Eva Victor
L'humour nerveux et la présence d'interprète d'Eva Victor donnent à son crédit CaSTV une tension singulière: celle d'un cinéma où la vulnérabilité peut basculer en malaise sans changer de visage. Il ne faut pas séparer trop vite le comique de l'horreur. Les deux arts connaissent le rythme, la gêne, l'attente d'une réaction. Les deux savent qu'une pièce silencieuse peut devenir dangereuse quand personne ne répond comme il faut.
Victor arrive avec une sensibilité contemporaine, liée à des formes d'expression courtes, à une intelligence du corps social et à une manière de faire sentir l'embarras comme une pression presque physique. Dans le horreur, cette compétence est précieuse. La peur n'est pas toujours un cri. Elle peut être l'instant où une conversation ordinaire perd sa sortie, où l'on comprend que la cordialité n'était qu'un protocole fragile. Le malaise devient alors une architecture.
Son unique crédit catalogué par CaSTV doit être lu à partir de cette précision tonale. Les cinéastes issus ou proches de la performance savent souvent ce qu'un visage peut contenir avant même que l'intrigue ne se déploie. Un regard qui s'arrête trop tôt, une réponse un peu fausse, une posture trop polie peuvent donner au spectateur l'impression que quelque chose s'est cassé. Eva Victor semble appartenir à ce registre où l'épouvante se loge dans la conduite sociale.
Le voisinage du drame est ici essentiel. Beaucoup de films d'horreur récents tirent leur force non d'une mythologie complexe, mais d'une blessure réaliste poussée jusqu'au dérèglement. Le genre ne sert plus seulement à fabriquer un danger extérieur. Il rend visibles des formes d'angoisse que le réalisme pur risque parfois d'aplatir: dissociation, honte, solitude, peur d'être mal lue, peur de ne pas être crue. Victor, par son rapport au jeu et à la voix, peut faire de ces états des événements cinématographiques.
Les années 2020 ont particulièrement ouvert cet espace. On y voit des réalisatrices et réalisateurs passer de la comédie numérique, du court, de la scène ou de l'écriture performative vers des objets plus sombres. Ce passage n'a rien d'opportuniste lorsqu'il est bien compris. L'humour sait déjà décrire le malaise collectif. L'horreur ne fait qu'enlever le filet de sécurité. Ce qui faisait rire devient soudain impossible à supporter.

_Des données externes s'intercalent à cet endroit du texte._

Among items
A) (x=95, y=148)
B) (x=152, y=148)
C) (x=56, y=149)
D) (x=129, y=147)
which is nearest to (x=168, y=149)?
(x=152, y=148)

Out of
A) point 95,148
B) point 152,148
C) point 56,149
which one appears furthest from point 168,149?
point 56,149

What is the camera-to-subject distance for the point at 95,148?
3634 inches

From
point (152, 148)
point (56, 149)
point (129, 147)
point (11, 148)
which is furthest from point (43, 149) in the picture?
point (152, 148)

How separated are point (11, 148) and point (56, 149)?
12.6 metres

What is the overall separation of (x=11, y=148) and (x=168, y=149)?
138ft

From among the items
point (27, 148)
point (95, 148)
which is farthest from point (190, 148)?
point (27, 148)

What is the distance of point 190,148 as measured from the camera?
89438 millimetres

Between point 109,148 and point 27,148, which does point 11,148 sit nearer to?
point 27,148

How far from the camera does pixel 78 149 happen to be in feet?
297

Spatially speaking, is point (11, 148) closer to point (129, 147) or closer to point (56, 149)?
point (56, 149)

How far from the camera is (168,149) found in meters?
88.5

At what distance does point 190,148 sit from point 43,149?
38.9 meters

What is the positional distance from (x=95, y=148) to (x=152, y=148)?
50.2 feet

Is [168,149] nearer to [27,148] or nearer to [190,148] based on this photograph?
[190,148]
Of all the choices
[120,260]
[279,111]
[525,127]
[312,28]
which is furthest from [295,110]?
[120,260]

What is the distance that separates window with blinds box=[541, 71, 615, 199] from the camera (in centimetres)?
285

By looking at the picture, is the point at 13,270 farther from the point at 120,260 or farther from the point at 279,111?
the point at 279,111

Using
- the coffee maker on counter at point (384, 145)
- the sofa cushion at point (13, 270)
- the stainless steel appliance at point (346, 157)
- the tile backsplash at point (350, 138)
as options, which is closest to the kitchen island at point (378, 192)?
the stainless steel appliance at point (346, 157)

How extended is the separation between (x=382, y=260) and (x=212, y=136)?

CaSTV conserve Eva Victor dans une archive de genre parce que l'horreur actuelle ne se limite plus à ses formes traditionnelles. Elle accueille les voix qui savent transformer l'intime en menace. Elle reconnaît qu'un film peut appartenir à l'épouvante par son effet sur le spectateur, par la manière dont il serre la gorge, même s'il ne mobilise pas tout l'attirail classique. Cette ouverture est nécessaire. Elle empêche le genre de devenir un musée de costumes.
Regarder Eva Victor dans ce contexte, c'est prêter attention aux micro-ruptures. Où la scène cesse-t-elle d'être simplement gênante? À quel moment l'inconfort devient-il peur? Quand le corps d'une interprète révèle-t-il que la situation est plus violente qu'elle n'en avait l'air? Ces questions définissent une horreur de l'embarras, du social, de la perception. Elle est moins bruyante que d'autres, mais parfois plus durable, parce qu'elle sait exactement où le quotidien fait mal.